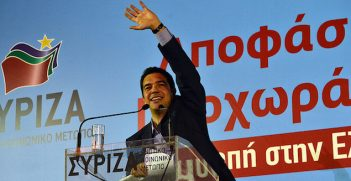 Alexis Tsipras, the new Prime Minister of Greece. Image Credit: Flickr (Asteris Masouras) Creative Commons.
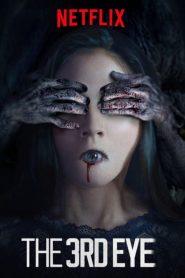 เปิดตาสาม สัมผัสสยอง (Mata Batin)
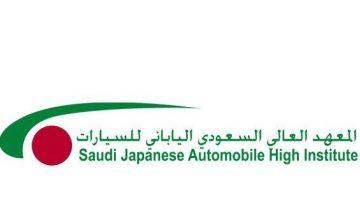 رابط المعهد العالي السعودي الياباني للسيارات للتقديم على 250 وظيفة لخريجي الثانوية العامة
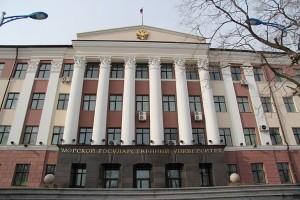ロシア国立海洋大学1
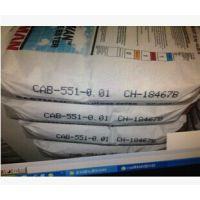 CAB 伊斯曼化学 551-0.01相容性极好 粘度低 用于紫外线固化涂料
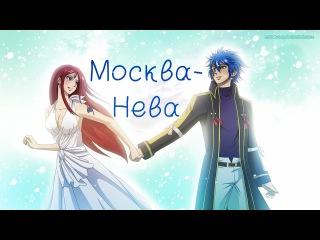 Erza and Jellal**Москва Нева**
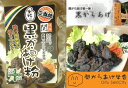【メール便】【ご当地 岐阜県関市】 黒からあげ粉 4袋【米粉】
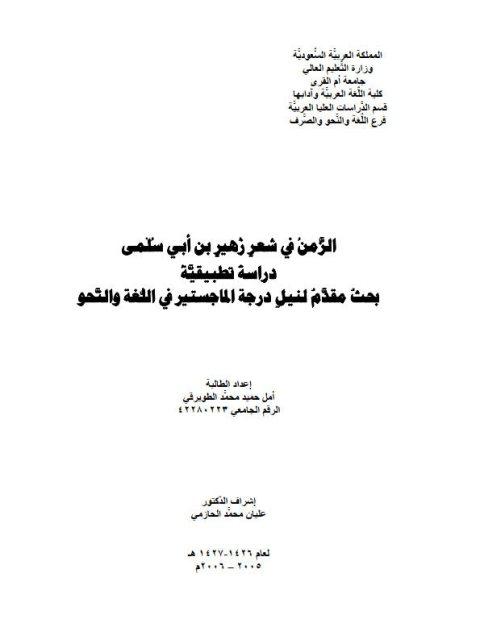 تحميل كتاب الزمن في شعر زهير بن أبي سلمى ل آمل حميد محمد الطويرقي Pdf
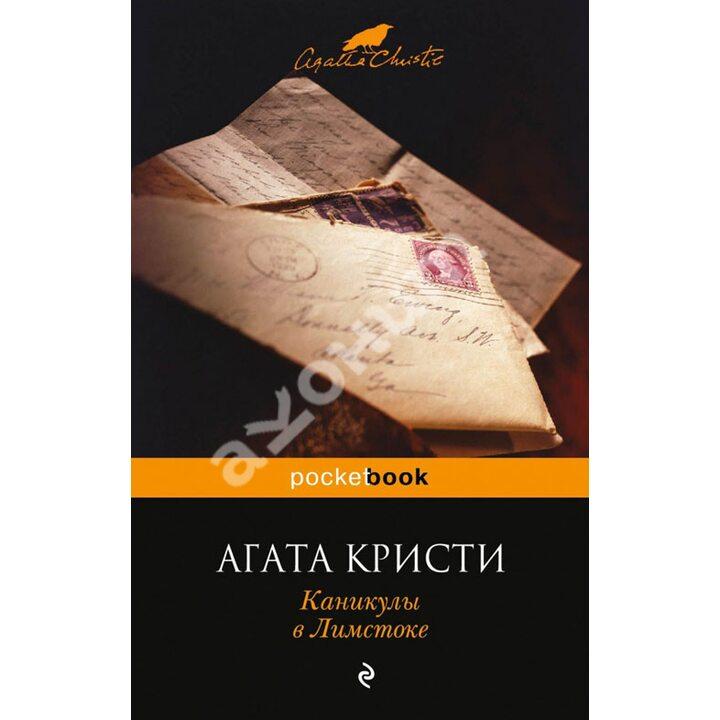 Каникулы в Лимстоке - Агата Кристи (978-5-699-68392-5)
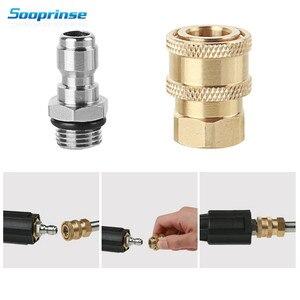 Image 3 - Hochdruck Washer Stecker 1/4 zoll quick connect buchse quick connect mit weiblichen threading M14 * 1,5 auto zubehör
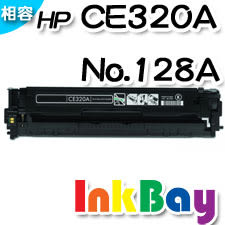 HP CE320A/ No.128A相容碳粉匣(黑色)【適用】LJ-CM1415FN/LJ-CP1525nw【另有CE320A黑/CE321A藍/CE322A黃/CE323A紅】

──────────

Write out exactly the stretch of lines that begins with the line containing "เปิดตาสาม สัมผัสสยอง (Mata Batin)" and ends with the last line of the records above, leaving out the pictures.

> _RESULT OF THE TASK_:
 เปิดตาสาม สัมผัสสยอง (Mata Batin)
 رابط المعهد العالي السعودي الياباني للسيارات للتقديم على 250 وظيفة لخريجي الثانوية العامة
ロシア国立海洋大学1
 CAB 伊斯曼化学 551-0.01相容性极好 粘度低 用于紫外线固化涂料
 Erza and Jellal**Москва Нева**
【メール便】【ご当地 岐阜県関市】 黒からあげ粉 4袋【米粉】
 تحميل كتاب الزمن في شعر زهير بن أبي سلمى ل آمل حميد محمد الطويرقي Pdf
 Каникулы в Лимстоке - Агата Кристи (978-5-699-68392-5)
 Image 3 - Hochdruck Washer Stecker 1/4 zoll quick connect buchse quick connect mit weiblichen threading M14 * 1,5 auto zubehör
 HP CE320A/ No.128A相容碳粉匣(黑色)【適用】LJ-CM1415FN/LJ-CP1525nw【另有CE320A黑/CE321A藍/CE322A黃/CE323A紅】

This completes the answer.